O cartaz que discretamente anuncia a cerveja Guinness, assinado Eckersley, foi publicado no «The Penrose Annual» de 1957.
Esta revista de artes gráficas, foi impressa desde 1895 a 1982, e mostrava os trabalhos mais interessantes de cada ano. 

Neste dia de início de Primavera esta é uma boa sugestão.


sábado, 13 de março de 2010

As refeições nos tempos modernos. A visão da "The New Yorker"

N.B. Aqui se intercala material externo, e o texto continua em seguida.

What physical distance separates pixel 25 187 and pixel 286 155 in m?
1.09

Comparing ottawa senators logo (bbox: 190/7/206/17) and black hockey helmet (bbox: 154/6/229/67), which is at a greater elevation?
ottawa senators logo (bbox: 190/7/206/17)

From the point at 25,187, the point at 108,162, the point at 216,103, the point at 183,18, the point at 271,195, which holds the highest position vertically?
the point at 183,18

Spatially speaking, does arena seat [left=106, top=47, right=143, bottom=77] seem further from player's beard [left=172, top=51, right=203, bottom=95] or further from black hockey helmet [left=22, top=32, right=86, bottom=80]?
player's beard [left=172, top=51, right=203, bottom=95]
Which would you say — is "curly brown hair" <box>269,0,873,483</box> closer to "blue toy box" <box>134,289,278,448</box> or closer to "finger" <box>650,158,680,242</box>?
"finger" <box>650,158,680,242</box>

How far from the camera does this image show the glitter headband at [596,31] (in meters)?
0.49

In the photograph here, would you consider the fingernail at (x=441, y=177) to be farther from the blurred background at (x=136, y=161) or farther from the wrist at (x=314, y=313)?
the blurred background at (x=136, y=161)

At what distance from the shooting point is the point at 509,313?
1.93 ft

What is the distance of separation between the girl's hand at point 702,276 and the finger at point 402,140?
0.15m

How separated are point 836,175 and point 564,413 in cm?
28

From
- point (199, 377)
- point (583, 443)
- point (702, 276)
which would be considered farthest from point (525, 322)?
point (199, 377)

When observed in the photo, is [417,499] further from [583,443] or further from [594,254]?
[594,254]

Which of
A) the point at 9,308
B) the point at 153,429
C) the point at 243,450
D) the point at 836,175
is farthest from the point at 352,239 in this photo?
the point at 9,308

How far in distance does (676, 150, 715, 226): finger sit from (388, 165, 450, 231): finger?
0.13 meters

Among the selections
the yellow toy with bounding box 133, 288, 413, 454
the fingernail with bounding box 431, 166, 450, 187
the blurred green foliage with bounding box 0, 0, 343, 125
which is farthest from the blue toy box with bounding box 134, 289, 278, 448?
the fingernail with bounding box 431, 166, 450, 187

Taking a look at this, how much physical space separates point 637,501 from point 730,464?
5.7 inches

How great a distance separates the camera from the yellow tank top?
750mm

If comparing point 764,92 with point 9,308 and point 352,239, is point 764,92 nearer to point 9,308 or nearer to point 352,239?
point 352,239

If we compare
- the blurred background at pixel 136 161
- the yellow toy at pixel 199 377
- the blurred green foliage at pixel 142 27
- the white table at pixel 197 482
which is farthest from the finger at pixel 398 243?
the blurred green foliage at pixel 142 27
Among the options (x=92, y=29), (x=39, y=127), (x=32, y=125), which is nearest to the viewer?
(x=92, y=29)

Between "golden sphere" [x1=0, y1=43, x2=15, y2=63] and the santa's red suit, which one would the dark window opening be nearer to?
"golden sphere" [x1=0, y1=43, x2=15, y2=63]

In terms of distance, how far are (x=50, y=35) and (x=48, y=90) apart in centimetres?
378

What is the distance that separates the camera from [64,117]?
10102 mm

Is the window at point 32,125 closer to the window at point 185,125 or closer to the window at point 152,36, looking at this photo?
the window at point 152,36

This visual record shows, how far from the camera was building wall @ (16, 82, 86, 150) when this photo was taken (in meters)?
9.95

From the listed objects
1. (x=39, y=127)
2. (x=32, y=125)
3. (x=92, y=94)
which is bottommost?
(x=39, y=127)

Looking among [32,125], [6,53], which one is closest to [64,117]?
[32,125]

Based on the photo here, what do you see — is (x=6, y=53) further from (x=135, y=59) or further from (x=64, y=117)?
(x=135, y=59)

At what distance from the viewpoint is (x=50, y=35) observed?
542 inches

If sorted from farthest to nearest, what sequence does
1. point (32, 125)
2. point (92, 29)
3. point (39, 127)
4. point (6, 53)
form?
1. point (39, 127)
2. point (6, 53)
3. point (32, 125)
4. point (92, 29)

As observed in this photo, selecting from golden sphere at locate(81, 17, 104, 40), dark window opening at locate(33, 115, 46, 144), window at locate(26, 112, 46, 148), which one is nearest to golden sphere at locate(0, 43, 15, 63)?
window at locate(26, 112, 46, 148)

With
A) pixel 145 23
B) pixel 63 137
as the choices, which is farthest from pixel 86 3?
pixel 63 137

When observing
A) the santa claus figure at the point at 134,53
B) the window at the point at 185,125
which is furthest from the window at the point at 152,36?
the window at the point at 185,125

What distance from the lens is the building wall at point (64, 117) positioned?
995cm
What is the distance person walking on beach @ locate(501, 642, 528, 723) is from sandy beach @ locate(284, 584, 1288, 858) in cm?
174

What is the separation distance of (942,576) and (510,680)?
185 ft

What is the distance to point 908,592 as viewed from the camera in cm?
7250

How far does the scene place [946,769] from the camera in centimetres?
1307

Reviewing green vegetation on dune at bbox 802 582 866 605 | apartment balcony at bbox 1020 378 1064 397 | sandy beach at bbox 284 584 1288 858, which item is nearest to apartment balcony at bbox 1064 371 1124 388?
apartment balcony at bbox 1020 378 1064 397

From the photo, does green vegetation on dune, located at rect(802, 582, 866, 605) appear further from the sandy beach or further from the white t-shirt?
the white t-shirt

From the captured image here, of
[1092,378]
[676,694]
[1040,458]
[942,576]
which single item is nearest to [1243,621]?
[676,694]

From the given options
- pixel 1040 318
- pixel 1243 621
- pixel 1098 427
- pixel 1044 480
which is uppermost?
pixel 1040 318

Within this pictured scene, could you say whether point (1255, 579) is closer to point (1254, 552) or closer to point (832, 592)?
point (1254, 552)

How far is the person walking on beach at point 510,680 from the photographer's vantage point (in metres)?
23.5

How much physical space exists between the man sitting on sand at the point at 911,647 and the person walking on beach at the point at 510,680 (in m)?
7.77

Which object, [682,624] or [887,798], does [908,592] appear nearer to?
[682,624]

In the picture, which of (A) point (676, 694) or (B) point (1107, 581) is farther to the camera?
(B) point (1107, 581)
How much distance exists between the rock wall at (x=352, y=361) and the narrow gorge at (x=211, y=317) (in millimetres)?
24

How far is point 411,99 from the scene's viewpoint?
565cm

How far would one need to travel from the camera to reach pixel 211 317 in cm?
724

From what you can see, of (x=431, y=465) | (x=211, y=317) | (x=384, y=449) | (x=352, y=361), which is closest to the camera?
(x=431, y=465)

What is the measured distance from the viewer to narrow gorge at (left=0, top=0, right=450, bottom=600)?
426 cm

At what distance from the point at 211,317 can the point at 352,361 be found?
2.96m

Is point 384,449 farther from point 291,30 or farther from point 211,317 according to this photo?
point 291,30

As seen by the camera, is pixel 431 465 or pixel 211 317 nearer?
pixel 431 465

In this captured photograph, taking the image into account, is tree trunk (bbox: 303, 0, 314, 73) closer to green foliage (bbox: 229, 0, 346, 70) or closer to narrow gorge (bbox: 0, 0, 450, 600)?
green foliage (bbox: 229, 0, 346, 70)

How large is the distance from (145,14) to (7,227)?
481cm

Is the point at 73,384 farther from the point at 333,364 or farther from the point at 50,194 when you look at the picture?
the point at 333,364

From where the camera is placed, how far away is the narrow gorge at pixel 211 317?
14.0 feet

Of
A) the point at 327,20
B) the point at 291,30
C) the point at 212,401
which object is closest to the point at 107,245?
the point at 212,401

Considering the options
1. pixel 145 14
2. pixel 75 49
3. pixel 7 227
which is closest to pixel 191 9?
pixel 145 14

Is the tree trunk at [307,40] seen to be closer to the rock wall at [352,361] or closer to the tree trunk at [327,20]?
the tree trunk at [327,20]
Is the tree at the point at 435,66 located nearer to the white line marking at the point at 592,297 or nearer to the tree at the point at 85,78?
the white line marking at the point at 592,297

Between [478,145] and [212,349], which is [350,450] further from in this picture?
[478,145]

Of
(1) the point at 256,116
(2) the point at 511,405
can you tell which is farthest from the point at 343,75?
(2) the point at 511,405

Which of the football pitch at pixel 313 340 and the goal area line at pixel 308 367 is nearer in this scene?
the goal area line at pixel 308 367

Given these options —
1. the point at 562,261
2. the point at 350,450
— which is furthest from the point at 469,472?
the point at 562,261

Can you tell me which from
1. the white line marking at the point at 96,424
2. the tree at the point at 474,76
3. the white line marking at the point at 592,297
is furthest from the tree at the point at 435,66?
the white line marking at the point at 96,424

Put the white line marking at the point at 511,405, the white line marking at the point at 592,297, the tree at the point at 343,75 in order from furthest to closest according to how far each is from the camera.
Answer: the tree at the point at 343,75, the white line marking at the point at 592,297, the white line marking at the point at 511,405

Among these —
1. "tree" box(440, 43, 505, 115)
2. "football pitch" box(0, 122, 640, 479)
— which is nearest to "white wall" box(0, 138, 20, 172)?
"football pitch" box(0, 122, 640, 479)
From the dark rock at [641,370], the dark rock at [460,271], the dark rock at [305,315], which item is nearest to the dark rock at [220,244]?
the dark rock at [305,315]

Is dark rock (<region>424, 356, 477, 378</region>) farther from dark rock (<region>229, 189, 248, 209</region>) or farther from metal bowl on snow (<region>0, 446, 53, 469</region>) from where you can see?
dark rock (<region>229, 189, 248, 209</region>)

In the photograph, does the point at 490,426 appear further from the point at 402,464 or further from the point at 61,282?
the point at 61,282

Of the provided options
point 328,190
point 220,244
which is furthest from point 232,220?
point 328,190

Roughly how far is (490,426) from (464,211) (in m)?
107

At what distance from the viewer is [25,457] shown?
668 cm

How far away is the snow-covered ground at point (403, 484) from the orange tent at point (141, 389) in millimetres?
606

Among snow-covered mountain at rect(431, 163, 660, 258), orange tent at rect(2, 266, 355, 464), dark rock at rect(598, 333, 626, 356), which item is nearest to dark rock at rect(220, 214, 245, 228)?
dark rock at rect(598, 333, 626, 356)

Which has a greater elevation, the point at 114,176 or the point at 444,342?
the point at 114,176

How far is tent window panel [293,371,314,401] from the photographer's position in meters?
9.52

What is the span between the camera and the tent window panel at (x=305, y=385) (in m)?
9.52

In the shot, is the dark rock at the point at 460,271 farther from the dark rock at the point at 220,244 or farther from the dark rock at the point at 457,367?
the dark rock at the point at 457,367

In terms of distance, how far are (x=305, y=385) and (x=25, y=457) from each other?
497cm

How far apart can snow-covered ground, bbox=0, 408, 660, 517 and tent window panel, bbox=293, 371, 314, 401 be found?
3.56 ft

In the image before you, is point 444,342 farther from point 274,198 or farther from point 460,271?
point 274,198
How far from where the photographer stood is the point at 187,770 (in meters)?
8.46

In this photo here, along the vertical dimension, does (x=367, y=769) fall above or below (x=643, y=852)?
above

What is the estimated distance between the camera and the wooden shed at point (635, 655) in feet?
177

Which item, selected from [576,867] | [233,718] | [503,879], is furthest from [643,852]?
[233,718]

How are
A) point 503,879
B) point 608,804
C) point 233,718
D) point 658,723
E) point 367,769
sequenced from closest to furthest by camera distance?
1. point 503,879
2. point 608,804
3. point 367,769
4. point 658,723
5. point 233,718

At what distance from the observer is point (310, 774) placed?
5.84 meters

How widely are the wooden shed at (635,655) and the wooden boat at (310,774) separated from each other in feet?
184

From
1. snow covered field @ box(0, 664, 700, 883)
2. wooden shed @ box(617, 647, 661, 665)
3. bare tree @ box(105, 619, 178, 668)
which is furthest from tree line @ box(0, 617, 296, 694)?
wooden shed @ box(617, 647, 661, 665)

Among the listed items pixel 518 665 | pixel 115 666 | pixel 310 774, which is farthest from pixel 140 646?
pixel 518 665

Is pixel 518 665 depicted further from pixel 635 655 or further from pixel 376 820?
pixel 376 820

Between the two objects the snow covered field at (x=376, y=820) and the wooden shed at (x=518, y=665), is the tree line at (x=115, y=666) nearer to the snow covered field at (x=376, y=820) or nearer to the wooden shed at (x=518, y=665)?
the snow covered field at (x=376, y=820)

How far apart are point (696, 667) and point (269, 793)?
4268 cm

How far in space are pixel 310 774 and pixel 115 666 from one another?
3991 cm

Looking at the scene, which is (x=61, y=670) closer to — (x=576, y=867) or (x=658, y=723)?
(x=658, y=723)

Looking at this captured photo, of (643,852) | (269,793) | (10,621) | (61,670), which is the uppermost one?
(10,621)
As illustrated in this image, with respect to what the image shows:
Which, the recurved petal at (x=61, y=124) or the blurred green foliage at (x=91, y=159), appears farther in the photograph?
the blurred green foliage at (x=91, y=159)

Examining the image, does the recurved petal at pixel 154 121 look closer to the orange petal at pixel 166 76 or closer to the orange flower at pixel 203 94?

Encontrei à venda num alfarrabista um lote de antigas revistas The New Yorker.
Não resisti e fiz uma selecção das mesmas, como é evidente, focando temas relacionados com a alimentação.
A revista foi fundada em 1925 por Harold Ross e tem mantido uma publicação regular semanal, embora tenha já passado por várias mãos.
Começou por ser uma revista dedicada ao nova-iorquinos sofisticados onde eram publicadas as distracções culturais e sociais da cidade de Nova Yorque. Posteriormente passou a ter uma dimensão mais global com artigos de literatura, politica, cinema e outros tópicos.
Foi sempre considerada uma revista civilizada e com sentido de humor.
Os seus cartoons correm mundo.
Mas foram sobretudo as capas, com um desenho inventivo e humorado, da autoria de cartoonistas famosos, que a tornaram mais conhecida noutros países.
Apresento hoje as primeiras capas do lote escolhido e penso que não faltarão oportunidades para voltar a utilizar as revistas.
As capas seleccionadas são uma crítica à forma que as refeições tomaram nos tempos modernos, com a intromissão da tecnologia à mesa.
Um tipo de humor que dá para pensar.